Les grands froids

Part 14

Chapter 143,654 wordsPublic domain

Cependant les marrons à briser la glace étaient employés depuis plusieurs années à Mulhouse avec un succès complet, et cette année 1830 ils réussirent comme toujours. Il est vrai de dire qu'à Paris, sous prétexte de faire mieux, on avait imaginé un grand nombre de moyens divers de lancer les marrons, se refusant toujours à employer le moyen usité à Mulhouse, qui donnait pourtant de si bons résultats.

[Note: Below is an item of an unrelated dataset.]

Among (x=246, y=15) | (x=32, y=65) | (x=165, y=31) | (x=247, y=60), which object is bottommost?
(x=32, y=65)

Ces marrons de M. Gluck étaient employés avec un plein succès à Mulhouse depuis 1778.--«12 février 1830. C'est grâce à l'emploi des marrons de M. Gluck qu'on s'est rendu maître des énormes glaçons qui s'amoncelaient partout. Ainsi, pendant qu'à Paris on venait de faire un essai infructueux de cet ingénieux moyen, parce qu'on n'avait pas voulu suivre les indications données, ce même moyen réussissait complètement à Mulhouse; des glaçons d'une grandeur et d'une grosseur énormes, qu'aucun levier n'aurait pu faire céder, se rompaient en éclats, comme par enchantement, par l'emploi d'un seul marron, et remettaient à flot des masses d'autres glaçons qui s'étaient arrêtés aux piles des ponts.»

«M. Fournet, ingénieur en chef du département, et M. Morin, ingénieur de l'arrondissement, ont été témoins du prodigieux effet des marrons de M. Gluck, lorsqu'ils sont bien employés, c'est-à-dire lorsque, au lieu d'être lancés au fond de l'eau, comme l'a fait M. Ruggieri à Paris, on les fixe à une perche pour les présenter et les faire éclater immédiatement sous le glaçon flottant qu'on veut briser.»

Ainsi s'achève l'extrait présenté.